I tell him that isn't a problem. I said you are like a brother to me. Your problems I can listen. I'm hear for you. I said by everything you just said and some other things that you said earlier you are helping me understand her point of view. I think you both are in some form of depression. I'm not a doctor, but you are pretty much saying the same things she has said. I told him to see a doctor. Then he said what good will that do because he doesn't have health insurance. I said you can go to the clinic. He said he doesn't want too.
We also talked about God. He doesn't believe in any of it. I remember when he would say that in front of my wife. She would give him the riot act. Bible thumping, but no bible versus. She would punch him in the arm serveral times and say there is a God, there is a God, and don't come in my house and say that there isn't.
I said brother I know where you are coming from with that too. I explained to him that since I was a young child I always knew there was a God. This was revealed to me by grace. I said maybe it has not been revealed to you.

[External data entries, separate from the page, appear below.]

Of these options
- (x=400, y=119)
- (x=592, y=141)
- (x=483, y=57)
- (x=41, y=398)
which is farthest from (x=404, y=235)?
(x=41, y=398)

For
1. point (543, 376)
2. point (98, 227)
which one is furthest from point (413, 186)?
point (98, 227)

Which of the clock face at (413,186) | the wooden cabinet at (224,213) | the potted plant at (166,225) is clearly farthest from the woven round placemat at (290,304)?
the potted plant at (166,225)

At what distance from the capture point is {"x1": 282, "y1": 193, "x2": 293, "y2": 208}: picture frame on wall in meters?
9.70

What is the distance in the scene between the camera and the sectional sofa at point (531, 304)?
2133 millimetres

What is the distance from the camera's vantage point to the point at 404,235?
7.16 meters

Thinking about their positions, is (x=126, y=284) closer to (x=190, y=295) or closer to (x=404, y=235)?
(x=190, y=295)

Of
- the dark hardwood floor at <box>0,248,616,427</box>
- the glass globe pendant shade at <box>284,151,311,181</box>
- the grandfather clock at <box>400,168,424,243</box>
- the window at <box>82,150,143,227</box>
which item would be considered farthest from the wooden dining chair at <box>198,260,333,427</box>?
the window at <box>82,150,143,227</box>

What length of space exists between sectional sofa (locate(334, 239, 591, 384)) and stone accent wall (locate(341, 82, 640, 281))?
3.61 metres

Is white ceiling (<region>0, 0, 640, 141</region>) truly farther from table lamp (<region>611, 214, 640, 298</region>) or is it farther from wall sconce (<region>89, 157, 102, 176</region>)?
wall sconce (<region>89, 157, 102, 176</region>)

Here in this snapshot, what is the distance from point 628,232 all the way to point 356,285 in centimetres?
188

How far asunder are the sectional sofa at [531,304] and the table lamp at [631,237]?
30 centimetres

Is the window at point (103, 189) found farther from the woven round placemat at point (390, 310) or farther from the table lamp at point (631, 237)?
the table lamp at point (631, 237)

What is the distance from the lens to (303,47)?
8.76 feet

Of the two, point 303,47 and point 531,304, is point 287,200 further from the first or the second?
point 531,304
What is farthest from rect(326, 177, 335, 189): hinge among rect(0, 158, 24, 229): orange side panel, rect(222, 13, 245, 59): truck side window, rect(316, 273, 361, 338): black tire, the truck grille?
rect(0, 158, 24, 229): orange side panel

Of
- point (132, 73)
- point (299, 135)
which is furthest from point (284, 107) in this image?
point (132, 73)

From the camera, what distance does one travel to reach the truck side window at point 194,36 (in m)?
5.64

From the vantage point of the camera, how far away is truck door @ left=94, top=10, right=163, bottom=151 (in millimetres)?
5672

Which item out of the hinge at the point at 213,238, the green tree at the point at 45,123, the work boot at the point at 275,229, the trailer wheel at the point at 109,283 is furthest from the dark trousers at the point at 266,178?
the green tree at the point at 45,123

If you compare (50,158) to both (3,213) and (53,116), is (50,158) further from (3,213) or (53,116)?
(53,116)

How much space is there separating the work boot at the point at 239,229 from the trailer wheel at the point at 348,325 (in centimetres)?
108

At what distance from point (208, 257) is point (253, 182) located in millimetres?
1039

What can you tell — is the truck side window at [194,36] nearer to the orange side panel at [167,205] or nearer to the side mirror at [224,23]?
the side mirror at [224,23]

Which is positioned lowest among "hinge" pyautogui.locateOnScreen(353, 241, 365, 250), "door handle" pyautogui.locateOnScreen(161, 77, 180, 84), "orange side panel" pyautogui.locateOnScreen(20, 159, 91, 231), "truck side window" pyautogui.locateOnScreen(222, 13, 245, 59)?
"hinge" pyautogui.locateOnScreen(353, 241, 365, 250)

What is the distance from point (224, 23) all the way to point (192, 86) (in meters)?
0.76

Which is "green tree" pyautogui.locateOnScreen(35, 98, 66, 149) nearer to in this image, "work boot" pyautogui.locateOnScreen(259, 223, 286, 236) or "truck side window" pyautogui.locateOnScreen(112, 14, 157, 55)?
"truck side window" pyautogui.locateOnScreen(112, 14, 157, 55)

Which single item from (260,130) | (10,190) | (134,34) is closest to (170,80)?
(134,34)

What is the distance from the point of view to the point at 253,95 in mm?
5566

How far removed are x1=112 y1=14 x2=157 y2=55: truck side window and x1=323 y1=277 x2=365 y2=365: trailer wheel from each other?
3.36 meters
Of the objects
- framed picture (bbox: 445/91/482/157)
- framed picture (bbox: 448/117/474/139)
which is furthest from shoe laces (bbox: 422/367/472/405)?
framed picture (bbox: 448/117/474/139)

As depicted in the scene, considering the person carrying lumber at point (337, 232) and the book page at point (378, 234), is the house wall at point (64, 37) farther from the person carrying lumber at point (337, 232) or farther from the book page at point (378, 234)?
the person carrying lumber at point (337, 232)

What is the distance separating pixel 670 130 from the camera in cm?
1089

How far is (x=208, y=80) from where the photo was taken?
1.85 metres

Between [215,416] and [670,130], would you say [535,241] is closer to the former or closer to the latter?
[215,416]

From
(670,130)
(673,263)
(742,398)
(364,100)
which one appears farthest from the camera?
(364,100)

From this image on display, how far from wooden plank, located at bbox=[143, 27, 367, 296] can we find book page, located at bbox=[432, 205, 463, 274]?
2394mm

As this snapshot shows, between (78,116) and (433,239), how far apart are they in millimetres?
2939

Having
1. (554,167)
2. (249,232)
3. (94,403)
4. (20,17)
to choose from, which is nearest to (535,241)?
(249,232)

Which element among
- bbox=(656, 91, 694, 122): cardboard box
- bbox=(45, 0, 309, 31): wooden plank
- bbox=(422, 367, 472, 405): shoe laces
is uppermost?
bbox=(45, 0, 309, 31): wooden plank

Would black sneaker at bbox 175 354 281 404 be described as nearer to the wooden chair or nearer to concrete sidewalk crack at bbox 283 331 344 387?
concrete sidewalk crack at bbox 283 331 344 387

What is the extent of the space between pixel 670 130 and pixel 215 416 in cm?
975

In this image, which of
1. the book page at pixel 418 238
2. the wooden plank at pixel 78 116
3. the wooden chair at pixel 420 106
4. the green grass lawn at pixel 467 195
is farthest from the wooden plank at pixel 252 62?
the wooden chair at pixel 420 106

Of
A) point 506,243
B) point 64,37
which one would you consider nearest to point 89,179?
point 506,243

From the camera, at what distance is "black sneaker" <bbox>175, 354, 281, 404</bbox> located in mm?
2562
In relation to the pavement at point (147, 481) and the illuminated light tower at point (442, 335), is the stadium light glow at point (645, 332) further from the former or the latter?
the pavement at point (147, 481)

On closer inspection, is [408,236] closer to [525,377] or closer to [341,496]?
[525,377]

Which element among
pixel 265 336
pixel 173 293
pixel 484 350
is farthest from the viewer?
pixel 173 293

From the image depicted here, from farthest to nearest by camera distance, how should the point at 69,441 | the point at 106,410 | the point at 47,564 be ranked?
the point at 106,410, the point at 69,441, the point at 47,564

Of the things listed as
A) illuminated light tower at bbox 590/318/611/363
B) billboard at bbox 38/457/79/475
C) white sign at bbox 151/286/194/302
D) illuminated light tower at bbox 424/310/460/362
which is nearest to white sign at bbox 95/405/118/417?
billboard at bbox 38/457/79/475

Then I told him the story about the pagan woman who came to Christ and asked Christ to heal her daughter from a demon. Christ ignored her. She called out even the dogs get scraps from the masters table. Christ stated that by your faith you have been redeemed, and her daughter was healed and freed from the demon within an hour.
Maybe I planted a little seed with him. But it also put something else into prespective and I told him this. I said brother. My wife is so staunchly Catholic, but she wants a divorce. Now there is no divorce in the Catholic church. So how can she say she is so Godly and go through with this. I mean we are in the seperation stage. I said she doens't even go to Church anymore. She doesn't even talk to her sister, and she doesn't talk to her good friend.
I also said I'm sorry I'm trying to live through you to communicate with my wife, because everything is a scrap. If she talks to you and asks you how I'm doing, you need to tell her to talk to me. If you don't feel comfortable because she gets mad at you saying the things like he misses you, he is sad and depressed, all he thiks about is the kids. Then say nothing to her. I think a better answer would be to just talk to him about it and stop being so mean to him.
I also said to him. I'm sorry you left mad. I'm sorry she is all I talk about. I will try and be a better friend to you.
Well then I texted her good night, and she replied good night.
The thing that gets my goat is nothing is helping. I had two men in her life that were close to me and they played both sides of the fence. Why?